• [Exercise instructions]
Search the entries below for "frames". Report each line where it occurs.

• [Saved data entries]
+===+
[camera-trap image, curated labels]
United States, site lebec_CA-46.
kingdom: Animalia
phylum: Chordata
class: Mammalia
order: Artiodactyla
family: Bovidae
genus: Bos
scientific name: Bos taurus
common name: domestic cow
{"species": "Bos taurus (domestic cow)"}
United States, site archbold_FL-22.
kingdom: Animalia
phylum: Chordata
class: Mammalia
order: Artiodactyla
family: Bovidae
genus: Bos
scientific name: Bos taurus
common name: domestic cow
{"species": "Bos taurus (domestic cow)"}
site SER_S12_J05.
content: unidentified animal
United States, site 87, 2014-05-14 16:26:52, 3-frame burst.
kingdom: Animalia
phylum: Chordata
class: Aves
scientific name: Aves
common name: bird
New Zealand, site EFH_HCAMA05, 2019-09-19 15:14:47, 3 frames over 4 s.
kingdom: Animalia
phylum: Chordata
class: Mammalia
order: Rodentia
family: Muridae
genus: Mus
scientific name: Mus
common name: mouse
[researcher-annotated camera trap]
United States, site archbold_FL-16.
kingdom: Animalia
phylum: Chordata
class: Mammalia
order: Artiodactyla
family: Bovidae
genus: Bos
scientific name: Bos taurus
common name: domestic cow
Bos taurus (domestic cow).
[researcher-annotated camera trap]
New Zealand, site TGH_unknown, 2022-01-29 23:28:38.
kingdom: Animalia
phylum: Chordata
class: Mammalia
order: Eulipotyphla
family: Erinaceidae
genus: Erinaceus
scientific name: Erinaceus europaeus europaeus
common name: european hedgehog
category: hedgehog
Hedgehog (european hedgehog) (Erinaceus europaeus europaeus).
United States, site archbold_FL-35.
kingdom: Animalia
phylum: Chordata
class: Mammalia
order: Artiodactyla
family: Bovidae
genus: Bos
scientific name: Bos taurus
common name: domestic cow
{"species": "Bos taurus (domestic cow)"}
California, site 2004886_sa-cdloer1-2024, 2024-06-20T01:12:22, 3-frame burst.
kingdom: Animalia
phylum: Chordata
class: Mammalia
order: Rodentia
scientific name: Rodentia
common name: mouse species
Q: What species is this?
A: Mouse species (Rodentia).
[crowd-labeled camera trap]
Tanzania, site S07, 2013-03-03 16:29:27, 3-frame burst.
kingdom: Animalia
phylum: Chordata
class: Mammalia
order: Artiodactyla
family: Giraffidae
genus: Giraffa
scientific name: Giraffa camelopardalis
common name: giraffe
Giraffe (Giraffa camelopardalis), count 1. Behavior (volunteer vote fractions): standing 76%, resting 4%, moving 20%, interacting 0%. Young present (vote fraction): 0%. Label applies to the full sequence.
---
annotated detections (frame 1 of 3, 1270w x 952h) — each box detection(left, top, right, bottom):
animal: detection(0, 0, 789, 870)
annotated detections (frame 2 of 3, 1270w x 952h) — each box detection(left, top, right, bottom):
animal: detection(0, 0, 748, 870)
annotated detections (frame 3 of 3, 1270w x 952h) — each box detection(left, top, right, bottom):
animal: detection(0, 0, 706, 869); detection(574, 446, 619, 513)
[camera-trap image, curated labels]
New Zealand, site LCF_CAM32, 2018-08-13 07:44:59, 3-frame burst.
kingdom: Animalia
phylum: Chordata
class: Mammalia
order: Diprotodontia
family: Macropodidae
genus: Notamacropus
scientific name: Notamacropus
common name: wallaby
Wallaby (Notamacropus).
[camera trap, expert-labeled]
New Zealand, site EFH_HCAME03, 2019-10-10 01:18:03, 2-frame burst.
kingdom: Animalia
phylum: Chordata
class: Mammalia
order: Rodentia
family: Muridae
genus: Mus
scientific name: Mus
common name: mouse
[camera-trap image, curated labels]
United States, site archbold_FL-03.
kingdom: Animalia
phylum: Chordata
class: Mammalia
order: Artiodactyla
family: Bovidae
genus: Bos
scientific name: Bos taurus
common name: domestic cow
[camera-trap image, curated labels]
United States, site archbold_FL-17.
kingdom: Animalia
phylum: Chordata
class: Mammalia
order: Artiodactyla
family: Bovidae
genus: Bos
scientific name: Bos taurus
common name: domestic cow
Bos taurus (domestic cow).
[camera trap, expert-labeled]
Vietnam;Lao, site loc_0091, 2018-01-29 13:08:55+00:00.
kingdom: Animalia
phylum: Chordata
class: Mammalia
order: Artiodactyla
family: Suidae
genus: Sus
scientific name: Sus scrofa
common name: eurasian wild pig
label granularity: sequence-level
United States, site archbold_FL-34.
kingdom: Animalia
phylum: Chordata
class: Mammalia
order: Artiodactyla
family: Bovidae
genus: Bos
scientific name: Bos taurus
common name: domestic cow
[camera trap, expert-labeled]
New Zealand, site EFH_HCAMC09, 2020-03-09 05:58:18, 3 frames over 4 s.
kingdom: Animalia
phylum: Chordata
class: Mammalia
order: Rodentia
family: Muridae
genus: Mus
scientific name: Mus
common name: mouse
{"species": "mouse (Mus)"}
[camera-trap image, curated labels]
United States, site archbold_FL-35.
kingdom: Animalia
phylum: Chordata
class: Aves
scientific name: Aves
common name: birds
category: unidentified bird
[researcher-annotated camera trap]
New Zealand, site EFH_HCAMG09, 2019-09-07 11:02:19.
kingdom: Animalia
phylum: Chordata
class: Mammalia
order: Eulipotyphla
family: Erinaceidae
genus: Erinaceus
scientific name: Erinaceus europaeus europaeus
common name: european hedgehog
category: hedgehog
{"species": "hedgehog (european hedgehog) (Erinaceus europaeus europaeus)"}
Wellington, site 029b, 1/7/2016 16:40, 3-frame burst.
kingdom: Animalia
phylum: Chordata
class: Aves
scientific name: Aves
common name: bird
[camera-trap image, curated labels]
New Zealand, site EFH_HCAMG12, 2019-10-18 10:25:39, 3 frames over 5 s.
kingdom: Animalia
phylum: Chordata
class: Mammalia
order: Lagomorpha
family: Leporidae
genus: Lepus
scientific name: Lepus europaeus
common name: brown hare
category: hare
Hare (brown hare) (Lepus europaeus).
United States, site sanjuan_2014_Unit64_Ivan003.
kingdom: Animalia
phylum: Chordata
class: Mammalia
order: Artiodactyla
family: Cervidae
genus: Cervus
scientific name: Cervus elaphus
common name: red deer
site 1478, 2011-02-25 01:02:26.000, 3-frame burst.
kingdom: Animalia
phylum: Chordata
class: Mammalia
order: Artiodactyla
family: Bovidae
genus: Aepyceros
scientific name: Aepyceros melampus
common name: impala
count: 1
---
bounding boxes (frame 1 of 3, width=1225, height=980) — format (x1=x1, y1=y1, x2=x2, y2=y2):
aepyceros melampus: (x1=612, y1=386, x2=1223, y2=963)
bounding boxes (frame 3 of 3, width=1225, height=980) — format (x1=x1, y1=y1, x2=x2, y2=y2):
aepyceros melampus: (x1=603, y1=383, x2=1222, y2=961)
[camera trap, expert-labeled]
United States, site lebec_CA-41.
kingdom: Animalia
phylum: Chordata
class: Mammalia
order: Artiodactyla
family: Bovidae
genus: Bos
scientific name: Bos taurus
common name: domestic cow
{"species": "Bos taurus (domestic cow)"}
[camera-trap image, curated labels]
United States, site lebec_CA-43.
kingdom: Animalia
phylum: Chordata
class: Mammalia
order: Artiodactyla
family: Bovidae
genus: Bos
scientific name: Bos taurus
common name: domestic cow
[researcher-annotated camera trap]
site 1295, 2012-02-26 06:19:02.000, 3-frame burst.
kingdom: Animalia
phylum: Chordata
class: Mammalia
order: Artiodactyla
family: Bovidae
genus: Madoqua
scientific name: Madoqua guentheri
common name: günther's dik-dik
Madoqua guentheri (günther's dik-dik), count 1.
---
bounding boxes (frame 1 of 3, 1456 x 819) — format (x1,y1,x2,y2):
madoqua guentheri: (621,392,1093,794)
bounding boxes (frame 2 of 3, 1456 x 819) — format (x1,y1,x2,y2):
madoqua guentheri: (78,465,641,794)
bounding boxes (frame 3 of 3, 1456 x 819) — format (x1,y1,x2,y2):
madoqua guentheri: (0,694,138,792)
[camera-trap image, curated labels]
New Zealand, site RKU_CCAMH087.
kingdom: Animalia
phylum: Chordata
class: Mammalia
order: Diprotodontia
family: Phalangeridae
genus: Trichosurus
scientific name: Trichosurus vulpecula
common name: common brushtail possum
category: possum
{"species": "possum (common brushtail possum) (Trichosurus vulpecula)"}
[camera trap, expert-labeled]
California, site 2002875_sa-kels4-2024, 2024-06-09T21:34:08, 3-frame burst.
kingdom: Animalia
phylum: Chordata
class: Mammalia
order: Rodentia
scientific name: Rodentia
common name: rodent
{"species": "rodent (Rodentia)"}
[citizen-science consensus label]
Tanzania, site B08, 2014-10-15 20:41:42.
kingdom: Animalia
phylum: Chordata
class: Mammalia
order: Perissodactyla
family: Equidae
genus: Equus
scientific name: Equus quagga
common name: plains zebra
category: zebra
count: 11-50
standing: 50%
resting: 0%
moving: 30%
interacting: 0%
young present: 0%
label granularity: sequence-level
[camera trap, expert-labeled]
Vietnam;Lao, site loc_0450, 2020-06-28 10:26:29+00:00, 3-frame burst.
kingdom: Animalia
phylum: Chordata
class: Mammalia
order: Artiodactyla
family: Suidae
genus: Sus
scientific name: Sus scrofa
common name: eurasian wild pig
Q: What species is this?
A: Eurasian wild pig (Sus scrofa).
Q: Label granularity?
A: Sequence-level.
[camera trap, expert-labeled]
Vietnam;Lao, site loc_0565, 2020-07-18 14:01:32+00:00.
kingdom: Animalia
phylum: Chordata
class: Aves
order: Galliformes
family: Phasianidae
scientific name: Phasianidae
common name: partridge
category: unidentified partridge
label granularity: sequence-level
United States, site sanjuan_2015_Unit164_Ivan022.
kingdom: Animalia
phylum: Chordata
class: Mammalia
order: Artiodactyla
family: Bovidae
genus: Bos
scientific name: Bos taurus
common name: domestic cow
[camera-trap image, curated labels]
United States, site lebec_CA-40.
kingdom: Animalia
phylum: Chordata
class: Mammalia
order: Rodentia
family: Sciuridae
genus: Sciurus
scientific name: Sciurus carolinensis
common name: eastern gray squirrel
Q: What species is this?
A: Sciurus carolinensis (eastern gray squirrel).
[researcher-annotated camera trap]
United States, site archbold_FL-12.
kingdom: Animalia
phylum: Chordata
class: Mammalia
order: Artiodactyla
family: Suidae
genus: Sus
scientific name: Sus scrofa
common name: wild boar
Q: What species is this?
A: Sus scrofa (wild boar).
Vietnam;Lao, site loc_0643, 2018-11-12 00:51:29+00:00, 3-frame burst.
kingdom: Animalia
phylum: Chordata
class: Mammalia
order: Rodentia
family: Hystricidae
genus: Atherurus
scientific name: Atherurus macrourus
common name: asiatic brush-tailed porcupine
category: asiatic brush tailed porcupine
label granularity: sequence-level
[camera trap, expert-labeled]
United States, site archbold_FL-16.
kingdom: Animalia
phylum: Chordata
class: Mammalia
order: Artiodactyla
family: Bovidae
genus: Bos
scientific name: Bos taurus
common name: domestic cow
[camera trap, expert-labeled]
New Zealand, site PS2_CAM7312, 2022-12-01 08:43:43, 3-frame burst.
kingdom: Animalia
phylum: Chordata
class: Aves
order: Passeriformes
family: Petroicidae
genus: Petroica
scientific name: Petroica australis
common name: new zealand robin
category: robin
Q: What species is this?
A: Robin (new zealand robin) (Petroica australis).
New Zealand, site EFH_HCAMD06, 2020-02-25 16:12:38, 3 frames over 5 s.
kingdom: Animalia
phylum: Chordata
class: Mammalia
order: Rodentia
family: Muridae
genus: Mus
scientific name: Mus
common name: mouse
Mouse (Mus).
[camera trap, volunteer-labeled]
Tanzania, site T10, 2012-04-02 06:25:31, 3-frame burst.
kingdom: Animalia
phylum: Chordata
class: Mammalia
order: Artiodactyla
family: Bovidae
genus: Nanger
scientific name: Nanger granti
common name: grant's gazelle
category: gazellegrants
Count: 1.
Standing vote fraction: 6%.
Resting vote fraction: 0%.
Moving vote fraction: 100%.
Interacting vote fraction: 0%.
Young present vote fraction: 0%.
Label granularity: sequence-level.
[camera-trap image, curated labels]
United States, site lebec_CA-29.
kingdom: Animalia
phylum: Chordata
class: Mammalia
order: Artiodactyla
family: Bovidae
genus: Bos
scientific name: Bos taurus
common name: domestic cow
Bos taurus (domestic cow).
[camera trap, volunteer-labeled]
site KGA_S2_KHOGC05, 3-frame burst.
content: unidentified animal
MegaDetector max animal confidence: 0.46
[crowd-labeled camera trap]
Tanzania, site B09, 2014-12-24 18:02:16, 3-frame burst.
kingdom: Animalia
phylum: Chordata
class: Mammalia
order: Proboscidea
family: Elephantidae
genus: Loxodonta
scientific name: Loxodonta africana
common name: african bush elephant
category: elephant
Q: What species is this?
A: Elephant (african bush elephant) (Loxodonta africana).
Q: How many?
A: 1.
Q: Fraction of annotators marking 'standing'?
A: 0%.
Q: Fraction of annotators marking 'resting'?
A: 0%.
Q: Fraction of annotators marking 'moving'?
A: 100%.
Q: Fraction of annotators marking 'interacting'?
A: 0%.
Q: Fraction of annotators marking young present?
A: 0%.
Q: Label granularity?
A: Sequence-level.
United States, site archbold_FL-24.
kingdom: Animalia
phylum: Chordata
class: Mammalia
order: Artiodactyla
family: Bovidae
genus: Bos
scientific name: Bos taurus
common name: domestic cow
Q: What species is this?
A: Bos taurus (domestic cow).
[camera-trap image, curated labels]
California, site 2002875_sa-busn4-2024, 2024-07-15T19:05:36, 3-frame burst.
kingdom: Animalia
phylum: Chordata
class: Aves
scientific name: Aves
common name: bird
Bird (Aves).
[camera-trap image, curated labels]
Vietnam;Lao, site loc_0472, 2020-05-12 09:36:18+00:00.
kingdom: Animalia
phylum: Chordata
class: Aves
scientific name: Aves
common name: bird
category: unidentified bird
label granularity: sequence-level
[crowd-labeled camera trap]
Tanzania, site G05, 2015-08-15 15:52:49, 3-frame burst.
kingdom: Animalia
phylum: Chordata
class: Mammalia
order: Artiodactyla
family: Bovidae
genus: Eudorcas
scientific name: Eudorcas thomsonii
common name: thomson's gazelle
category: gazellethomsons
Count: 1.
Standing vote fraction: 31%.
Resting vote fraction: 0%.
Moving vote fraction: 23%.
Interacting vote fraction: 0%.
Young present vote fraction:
+===+
• [Result of this task]
New Zealand, site EFH_HCAMA05, 2019-09-19 15:14:47, 3 frames over 4 s.
New Zealand, site EFH_HCAMC09, 2020-03-09 05:58:18, 3 frames over 4 s.
New Zealand, site EFH_HCAMG12, 2019-10-18 10:25:39, 3 frames over 5 s.
New Zealand, site EFH_HCAMD06, 2020-02-25 16:12:38, 3 frames over 5 s.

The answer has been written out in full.